The policy has the potential to increase GDP growth from 7% to 15% by 2030, depending on the level of adaptation, and could revolutionise sectors such as agriculture, industry, and services, improving agriculture by $12 billion, industry by $5 billion, and services by $26 billion. Those are ambitious numbers. But as analysts point out, they depend entirely on fixing the foundations first.

One assessment described the policy as ambitious but lacking legal teeth and overly reliant on optimism. In effect, Pakistan’s framework gestures in the right direction but stops short of creating binding obligations.

Talent development must be connected with opportunity. Training people is essential, but skills alone cannot create an AI economy without access to data, infrastructure, and real-world deployment pathways.

There is also an external pressure Pakistan must navigate. As we covered earlier, US AI export controls have already cut off access to some frontier AI tools for Pakistani users, meaning the country faces barriers from both inside and outside at the same time.

What Needs to Change

Pakistan’s outdated statistical systems, poor-quality data, and low levels of digitisation could undermine AI-driven decision-making, as artificial intelligence relies heavily on accurate and comprehensive datasets.

Experts have pointed to a clear list of priorities. Pakistan needs to strengthen digital infrastructure, improve data governance, and promote AI literacy among policymakers and businesses to remain competitive as artificial intelligence reshapes the global economy.

Specifically, the Ministry of Information Technology and Telecommunication and the PBS must urgently update their surveys to include questions about AI usage, automation, and skills. Without that, no one in government or business can make good decisions about where to invest or who to protect.

Some experts argue Pakistan must rapidly adopt AI to boost productivity, lower costs, and remain globally competitive, warning that delay will only widen the development gap. They caution, however, against blindly importing foreign models and stress the need for locally developed solutions tailored to Pakistan’s economic and social realities.

Nations that fail to prepare for the coming AI shift risk becoming passive consumers of intelligence rather than active builders of future capability. For Pakistan, that warning is not abstract. It is a live risk.

Pakistan AI readiness data infrastructure gap

Frequently Asked Questions

Is Pakistan ready for the AI era?

No, not yet. A Dawn report published on July 13, 2026 found that Pakistan’s digital infrastructure is fragmented, its statistical systems do not track AI adoption, and most businesses have no formal AI strategy.
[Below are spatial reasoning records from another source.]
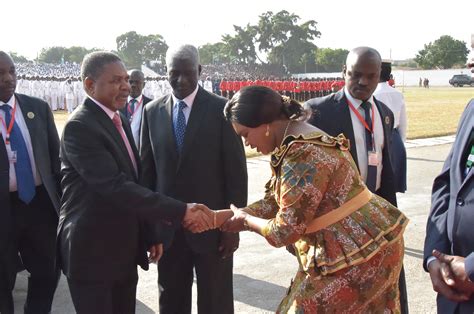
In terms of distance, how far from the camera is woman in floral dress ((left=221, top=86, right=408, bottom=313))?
7.96ft

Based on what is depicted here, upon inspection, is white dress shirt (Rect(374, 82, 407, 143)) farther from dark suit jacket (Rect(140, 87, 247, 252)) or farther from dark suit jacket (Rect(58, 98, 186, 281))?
dark suit jacket (Rect(58, 98, 186, 281))

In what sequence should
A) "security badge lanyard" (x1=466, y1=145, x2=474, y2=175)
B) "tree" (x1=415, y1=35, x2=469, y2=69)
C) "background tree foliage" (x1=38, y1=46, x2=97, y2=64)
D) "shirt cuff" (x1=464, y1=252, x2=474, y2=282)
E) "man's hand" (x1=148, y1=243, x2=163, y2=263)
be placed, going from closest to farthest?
"shirt cuff" (x1=464, y1=252, x2=474, y2=282)
"security badge lanyard" (x1=466, y1=145, x2=474, y2=175)
"man's hand" (x1=148, y1=243, x2=163, y2=263)
"tree" (x1=415, y1=35, x2=469, y2=69)
"background tree foliage" (x1=38, y1=46, x2=97, y2=64)

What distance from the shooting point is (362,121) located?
3990mm

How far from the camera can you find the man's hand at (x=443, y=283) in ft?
7.54

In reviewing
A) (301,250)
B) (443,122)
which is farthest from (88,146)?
(443,122)

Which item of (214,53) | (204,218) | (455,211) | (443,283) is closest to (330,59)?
(214,53)

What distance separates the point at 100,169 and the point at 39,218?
1.69m

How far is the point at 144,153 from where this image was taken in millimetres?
3893

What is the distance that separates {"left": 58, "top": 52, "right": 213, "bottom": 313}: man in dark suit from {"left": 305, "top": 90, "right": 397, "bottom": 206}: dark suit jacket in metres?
1.32

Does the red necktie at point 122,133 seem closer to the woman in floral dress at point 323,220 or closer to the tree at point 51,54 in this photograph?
the woman in floral dress at point 323,220

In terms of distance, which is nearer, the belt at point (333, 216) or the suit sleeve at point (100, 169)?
the belt at point (333, 216)

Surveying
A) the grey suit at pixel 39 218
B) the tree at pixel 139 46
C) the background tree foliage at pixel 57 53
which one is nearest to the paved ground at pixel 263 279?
the grey suit at pixel 39 218

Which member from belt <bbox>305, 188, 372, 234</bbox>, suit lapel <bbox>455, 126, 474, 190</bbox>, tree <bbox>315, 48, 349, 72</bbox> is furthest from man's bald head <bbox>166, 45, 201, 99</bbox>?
tree <bbox>315, 48, 349, 72</bbox>

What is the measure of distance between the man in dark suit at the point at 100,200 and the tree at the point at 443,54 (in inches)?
3306
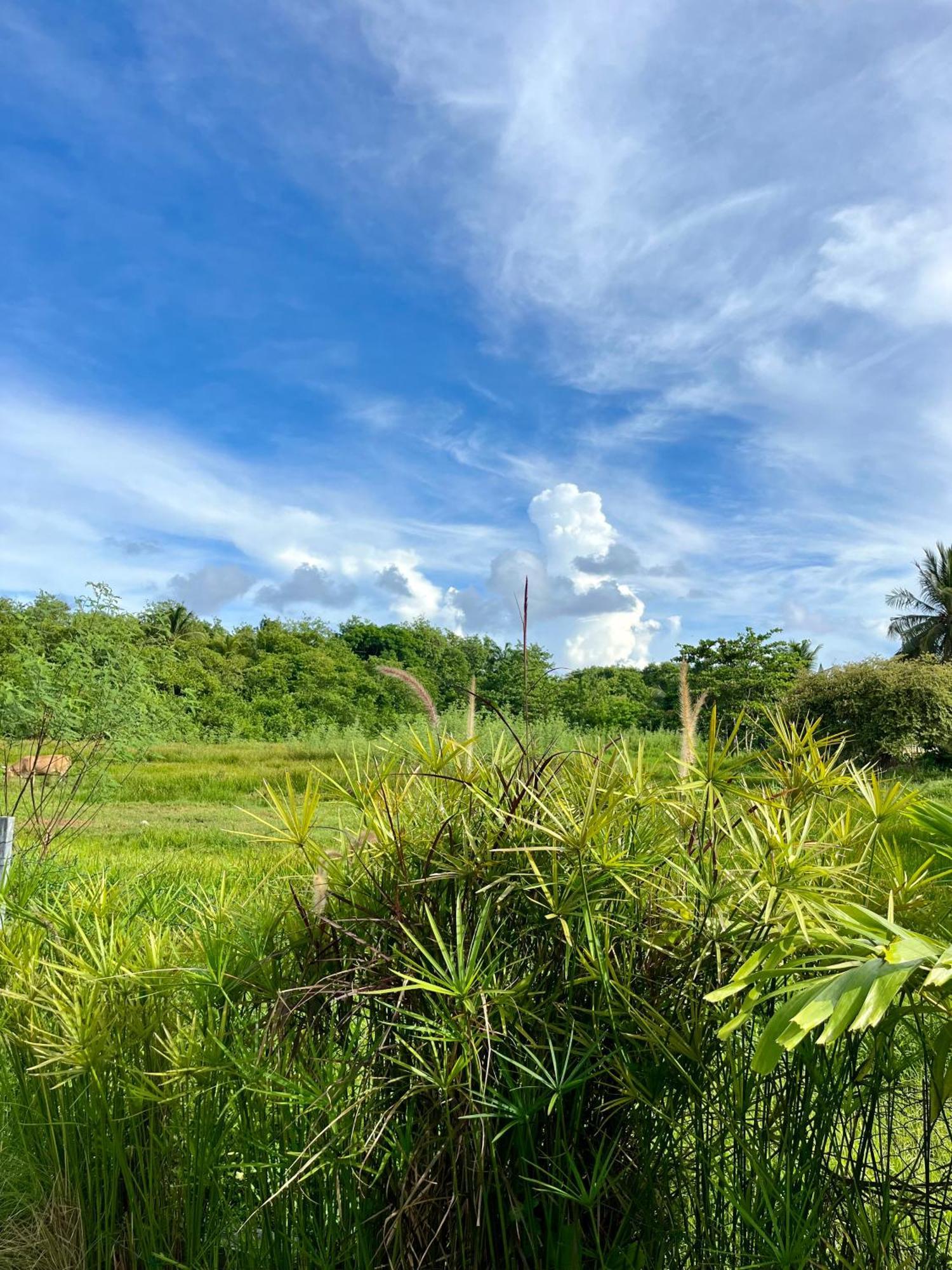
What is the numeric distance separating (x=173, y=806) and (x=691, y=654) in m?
15.3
The country ranks 8th out of 17 in South and Central Asia on government AI readiness.

Does the Pakistan Bureau of Statistics track AI use?
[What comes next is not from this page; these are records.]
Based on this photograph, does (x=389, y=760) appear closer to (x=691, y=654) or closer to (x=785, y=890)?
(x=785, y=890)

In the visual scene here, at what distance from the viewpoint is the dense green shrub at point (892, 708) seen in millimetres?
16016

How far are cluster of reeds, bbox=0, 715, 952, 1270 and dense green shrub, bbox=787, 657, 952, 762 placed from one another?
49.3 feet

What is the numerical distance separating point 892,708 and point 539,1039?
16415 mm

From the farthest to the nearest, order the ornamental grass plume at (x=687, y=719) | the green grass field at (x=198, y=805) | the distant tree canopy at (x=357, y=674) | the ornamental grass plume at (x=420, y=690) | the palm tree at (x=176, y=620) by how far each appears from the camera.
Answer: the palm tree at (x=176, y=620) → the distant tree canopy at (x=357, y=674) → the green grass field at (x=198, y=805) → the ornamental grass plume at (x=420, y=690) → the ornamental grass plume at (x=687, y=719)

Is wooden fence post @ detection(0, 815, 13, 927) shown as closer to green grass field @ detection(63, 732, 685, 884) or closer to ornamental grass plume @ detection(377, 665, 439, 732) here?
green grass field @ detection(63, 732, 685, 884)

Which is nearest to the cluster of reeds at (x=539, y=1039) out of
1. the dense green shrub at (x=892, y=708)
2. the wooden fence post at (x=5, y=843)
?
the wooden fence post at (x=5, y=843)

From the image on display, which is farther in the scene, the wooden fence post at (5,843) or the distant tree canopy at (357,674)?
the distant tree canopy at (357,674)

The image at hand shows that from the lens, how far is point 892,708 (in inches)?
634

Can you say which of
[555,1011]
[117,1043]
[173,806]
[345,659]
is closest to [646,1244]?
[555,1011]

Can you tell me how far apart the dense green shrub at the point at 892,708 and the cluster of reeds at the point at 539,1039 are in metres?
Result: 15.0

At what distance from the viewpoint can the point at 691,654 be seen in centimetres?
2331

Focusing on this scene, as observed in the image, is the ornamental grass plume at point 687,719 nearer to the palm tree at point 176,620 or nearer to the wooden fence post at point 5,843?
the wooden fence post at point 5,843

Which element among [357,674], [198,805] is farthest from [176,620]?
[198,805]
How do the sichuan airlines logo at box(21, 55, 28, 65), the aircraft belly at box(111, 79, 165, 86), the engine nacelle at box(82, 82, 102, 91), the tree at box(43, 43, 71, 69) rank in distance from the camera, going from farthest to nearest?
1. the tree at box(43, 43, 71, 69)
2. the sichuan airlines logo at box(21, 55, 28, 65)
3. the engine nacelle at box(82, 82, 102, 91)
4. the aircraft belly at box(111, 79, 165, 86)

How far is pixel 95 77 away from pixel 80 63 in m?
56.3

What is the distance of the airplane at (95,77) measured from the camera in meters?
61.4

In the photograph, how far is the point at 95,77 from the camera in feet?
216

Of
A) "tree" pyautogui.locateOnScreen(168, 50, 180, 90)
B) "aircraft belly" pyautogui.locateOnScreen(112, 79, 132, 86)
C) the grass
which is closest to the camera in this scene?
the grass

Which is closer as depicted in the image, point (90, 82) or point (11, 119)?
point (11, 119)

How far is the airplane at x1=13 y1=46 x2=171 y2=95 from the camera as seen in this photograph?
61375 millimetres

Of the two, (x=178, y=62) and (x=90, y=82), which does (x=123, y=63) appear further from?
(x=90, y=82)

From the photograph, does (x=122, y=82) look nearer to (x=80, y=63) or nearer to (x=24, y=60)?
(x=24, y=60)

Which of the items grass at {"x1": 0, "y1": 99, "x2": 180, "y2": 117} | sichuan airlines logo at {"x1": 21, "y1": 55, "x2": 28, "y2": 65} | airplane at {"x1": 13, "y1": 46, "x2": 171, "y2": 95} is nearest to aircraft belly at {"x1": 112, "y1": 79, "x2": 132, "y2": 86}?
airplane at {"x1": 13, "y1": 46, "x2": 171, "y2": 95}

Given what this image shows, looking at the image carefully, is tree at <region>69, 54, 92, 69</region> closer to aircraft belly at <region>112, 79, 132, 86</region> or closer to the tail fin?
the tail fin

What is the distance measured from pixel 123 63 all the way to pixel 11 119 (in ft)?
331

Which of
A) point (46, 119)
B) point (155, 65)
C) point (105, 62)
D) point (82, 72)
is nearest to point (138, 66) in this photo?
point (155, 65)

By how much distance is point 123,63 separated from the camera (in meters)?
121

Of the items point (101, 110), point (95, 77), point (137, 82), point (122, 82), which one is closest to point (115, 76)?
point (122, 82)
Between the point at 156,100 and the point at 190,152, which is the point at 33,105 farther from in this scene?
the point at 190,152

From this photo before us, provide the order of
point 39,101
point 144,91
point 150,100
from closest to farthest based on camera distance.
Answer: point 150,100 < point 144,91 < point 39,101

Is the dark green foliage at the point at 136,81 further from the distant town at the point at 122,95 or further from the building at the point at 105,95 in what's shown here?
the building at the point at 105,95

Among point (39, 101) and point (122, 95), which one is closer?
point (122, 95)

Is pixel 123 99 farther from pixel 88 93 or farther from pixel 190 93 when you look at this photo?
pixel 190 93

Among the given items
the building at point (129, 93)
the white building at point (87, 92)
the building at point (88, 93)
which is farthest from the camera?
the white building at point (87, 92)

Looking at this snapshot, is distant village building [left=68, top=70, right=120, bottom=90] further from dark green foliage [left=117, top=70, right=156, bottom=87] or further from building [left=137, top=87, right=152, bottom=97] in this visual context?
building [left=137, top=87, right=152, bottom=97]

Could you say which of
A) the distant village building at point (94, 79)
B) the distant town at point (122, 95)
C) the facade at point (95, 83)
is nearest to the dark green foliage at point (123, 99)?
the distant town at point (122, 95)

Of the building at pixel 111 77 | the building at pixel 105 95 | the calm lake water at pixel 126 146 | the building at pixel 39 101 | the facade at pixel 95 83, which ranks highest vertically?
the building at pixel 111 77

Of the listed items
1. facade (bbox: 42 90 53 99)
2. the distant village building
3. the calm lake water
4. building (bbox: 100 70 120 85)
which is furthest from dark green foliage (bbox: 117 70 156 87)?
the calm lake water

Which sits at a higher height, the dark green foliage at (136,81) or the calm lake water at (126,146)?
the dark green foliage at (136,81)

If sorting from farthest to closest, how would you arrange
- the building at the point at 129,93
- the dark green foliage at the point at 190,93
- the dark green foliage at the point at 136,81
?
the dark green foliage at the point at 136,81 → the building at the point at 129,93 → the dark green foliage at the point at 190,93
The PBS Chief Statistician confirmed that the agency does not collect data on AI adoption in either the public or private sector. The PLSM Survey tracks general ICT use but contains no question on AI.

Which Pakistani industries are using AI the most?

Private-sector experts said AI adoption remains uneven across industries. While banks and a few large companies are investing in AI applications and hiring specialised talent, most businesses have yet to formulate formal AI strategies.

What is Pakistan’s National AI Policy 2025?

The policy revolves around six main pillars: providing an AI innovation ecosystem, mass awareness and readiness, a secure AI ecosystem, the transformation and evolution of various sectors, establishing nationwide AI infrastructure, and promoting international collaboration in the field of AI. However, critics note it lacks binding legal mechanisms to force real change.